As suggested by this American literature example, Google Apps for Education can be leveraged to provide a comprehensive learning experience. When students used the initial form, they were prompted to analyze texts and generalize what the authors might be saying about the identified themes. That evening when students viewed the spreadsheet that collected the group's work, they used the comments and chat functions to question and test their own and peers' hypotheses. Posting their thesis statements online enabled everyone to evaluate the quality of their classmates' insights. Finally, publishing their interpretations prompted synthesis as the team's ideas coalesced into one presentation.

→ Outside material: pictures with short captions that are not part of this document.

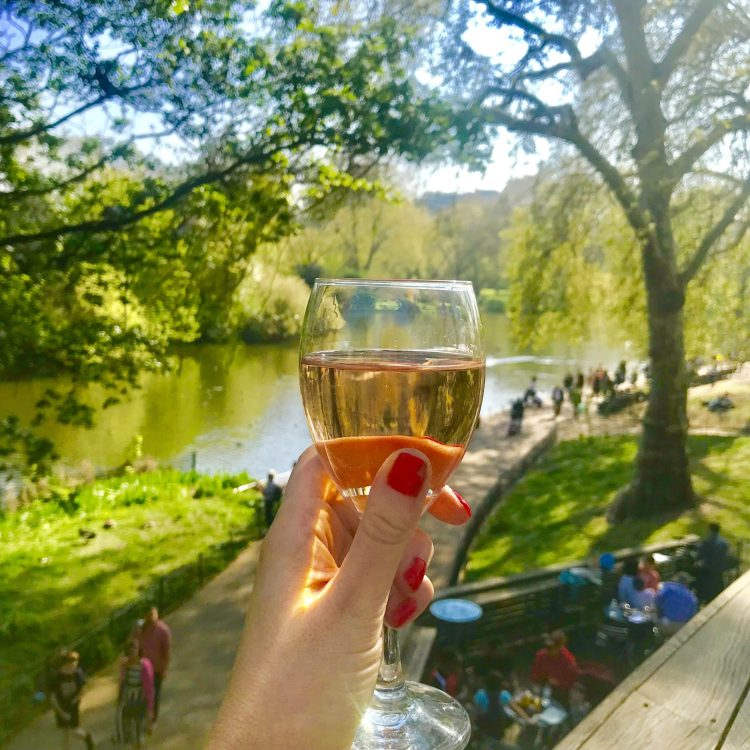 Glass of Rose being held overlooking St James Park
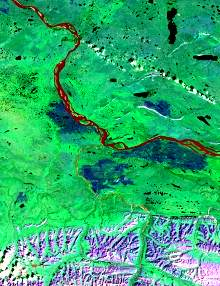 The image has a predominant green component with red tones in the water bodies due to sediment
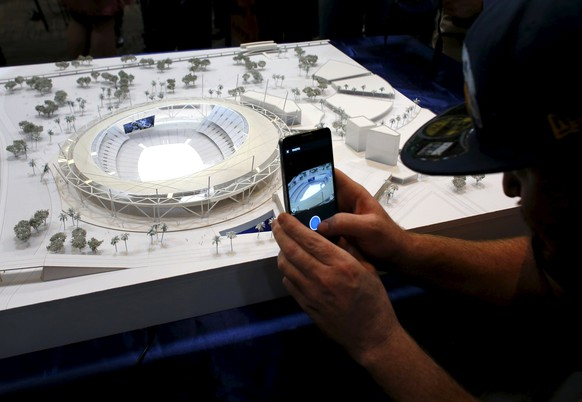 A football fan takes a picture after the San Diego's Citizens Stadium Advisory Group unveiled their plan for building a new $1.1 billion NFL football stadium in San Diego, California May 18, 2015. The San Diego Chargers have announced plans to leave the city unless they can come to terms on the building of a new stadium.     REUTERS/Mike Blake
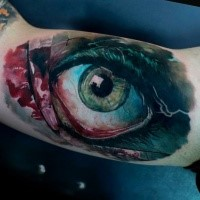 Lifelike colored biceps tattoo of bloody human eye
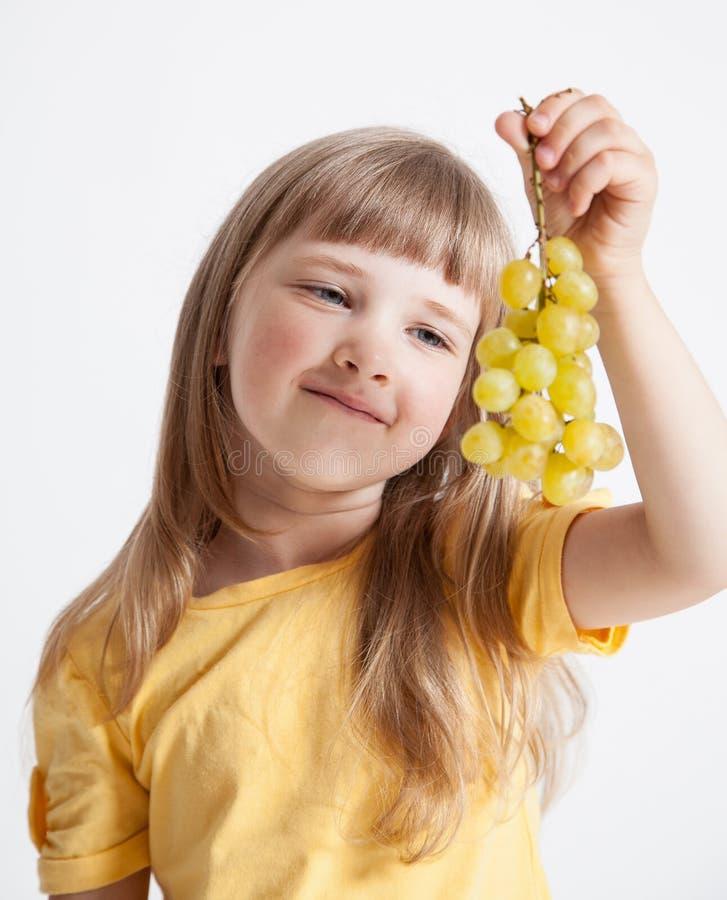 Hållande druvor för lycklig liten flicka arkivbild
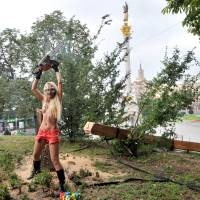 Chain saw Mass: Femen's Inna Shevchenko raises a chain saw after cutting down a cross erected in Kiev in memory of victims of political repression.  The cross was felled in a gesture of support for Russian punk band Pussy Riot after its members were charged with hooliganism. | AFP-JIJI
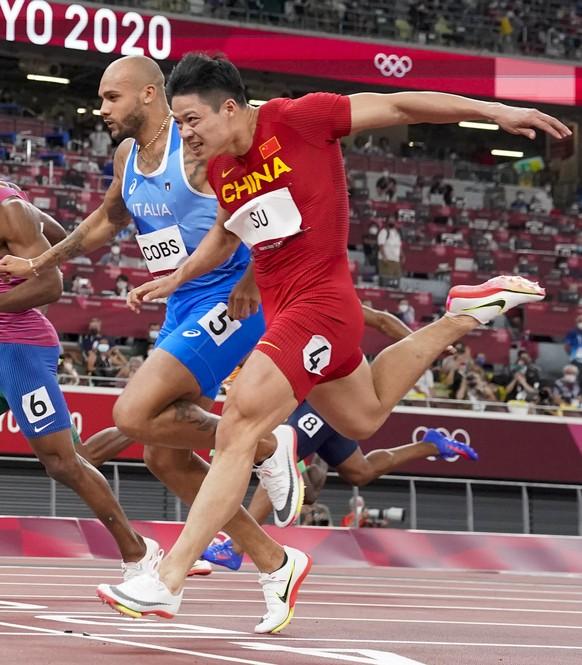 Su Bingtian, of China, right, wins a men's 100-meter semifinal at the 2020 Summer Olympics, Sunday, Aug. 1, 2021, in Tokyo. (AP Photo/David J. Phillip)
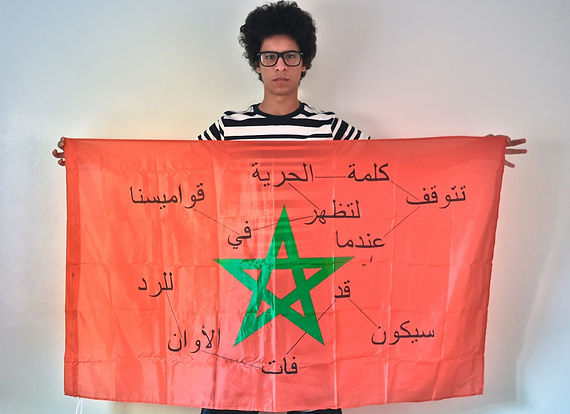 Art warning the World, Morocco - Hamza Robati and his flag with the Klaus Guingand sentence in Arabic / Flag: 35,5 x 59 in. / Sentence black paint / Signed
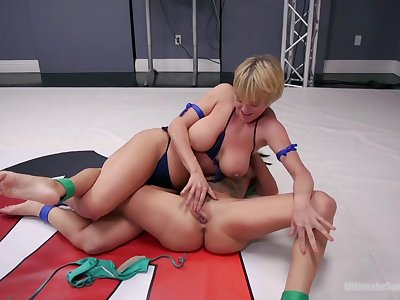 Voluptuous wrestling session with two busty pussy loving hotties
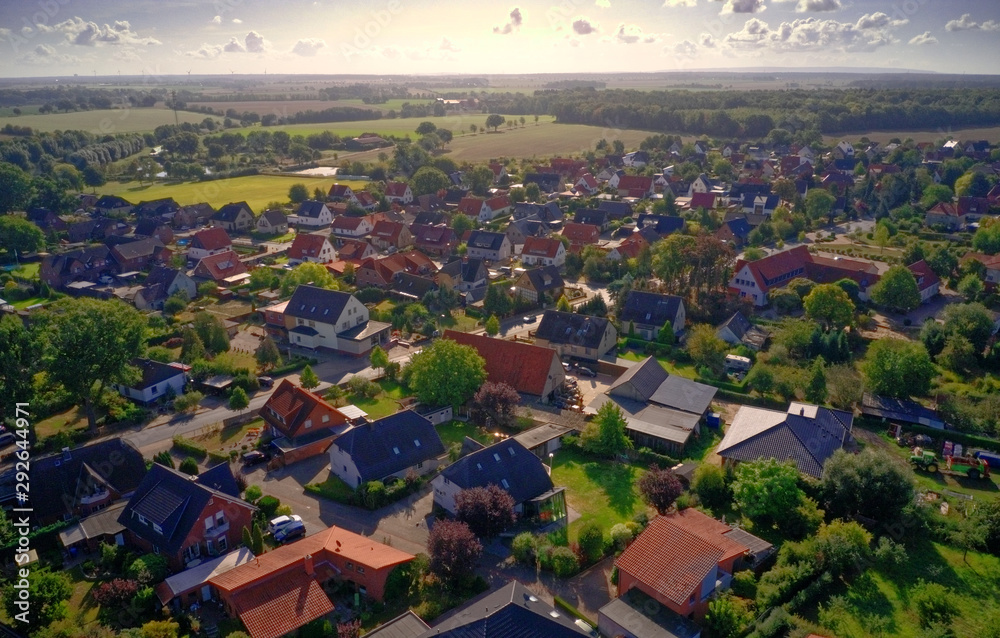 Fototapeta Oblique aerial view of a village in Germany with detached houses, yarns, lawns and roads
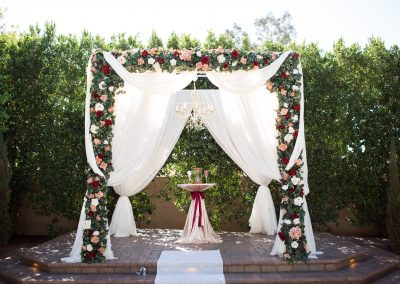 Rose decorated outdoor wedding altar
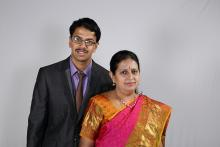 Image: Autistic adult Pranav in a suit with his mother in a red sari and gold border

Thus, as students are introduced to, use, and choose from this suite of tools, they are empowered with the skills to tackle authentic tasks, collaboratively construct meaning, and communicate their understandings.
Transfer goals cultivate students' ability to apply their learning in varied situations, beyond the context in which they learned it. Transfer goals have three key characteristics. First, they stipulate what learners should be able to do in the long run as a result of their learning experiences. Second, they require learners to apply their learning to new situations. And third, they involve the capacity for independent performance by the learner.
Indeed, autonomous transfer gets at the heart of college and career readiness—in the world beyond K–12 classrooms, no professor or boss is likely to hold your hand and direct your every action. Transfer requires one to thoughtfully draw from one's repertoire of knowledge and skills to address unpredictable challenges and adjust to new circumstances.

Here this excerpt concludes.